*TASKS TO CARRY OUT*:
1 – Using the passage on the Silk Road festival, decide whether each statement below agrees with it. Answer yes or no for each, and quote the deciding words from the passage.
(a) The Hagia Sophia at the festival was a replica about as tall as a person.
(b) The festival ran from June 26 to July 7.
(c) Thirty countries were represented at the festival.
2 – Reproduce the part of the Silk Road festival passage starting at "What is the" and ending at "Washington as well.".

*PASSAGE*:
• • •

What is the Hagia Sophia
doing in the shadow of the Washington Monument? The famed museum of Istanbul is not exactly there, only a replica about as tall as you are. It’s part of a folk festival celebrating the ancient Silk Road, which began in Xi'an, the ancient capital of China, went north and south of China's Takla Makan Desert, and through Central and Western Asia to the eastern end of the Mediterranean. A wealth of cultures and traditions lay along the route, and they come to life in the heart of Washington as well.

“The Silk Road,” the theme of this year’s Smithsonian Folklife Festival, celebrated the living traditional arts of peoples of Silk Road lands. The ancient Silk Road was a vast network of trade routes. Ideas, culture, music and art that crossed the mountains and deserts of Central Asia to connect East Asia and the Mediterranean.

Examples of these were on display at the festival. Twenty-six countries were represented and more than 350 artists participated. “Connecting cultures and creating trust” was the slogan. 1 million visitors enjoyed it from June 26-July 7.

• • •

*PROVIDED MATERIAL*:
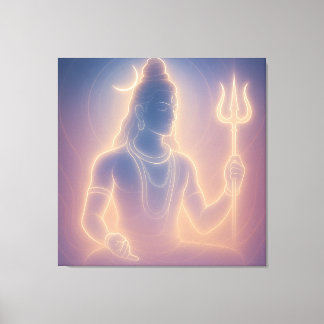 Toile Lord Shiva est traduit par Seigneur Shiva.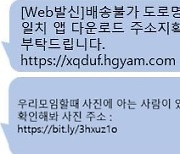 "선물 보냈어요, 새해 복" 그놈들도 '명절 대목'…문자사기 주의보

• • •

*EXPECTED RESPONSES*:
1 –
(a) Yes: "only a replica about as tall as you are"
(b) Yes: "from June 26-July 7"
(c) No: "Twenty-six countries were represented"

2 –
What is the Hagia Sophia
doing in the shadow of the Washington Monument? The famed museum of Istanbul is not exactly there, only a replica about as tall as you are. It’s part of a folk festival celebrating the ancient Silk Road, which began in Xi'an, the ancient capital of China, went north and south of China's Takla Makan Desert, and through Central and Western Asia to the eastern end of the Mediterranean. A wealth of cultures and traditions lay along the route, and they come to life in the heart of Washington as well.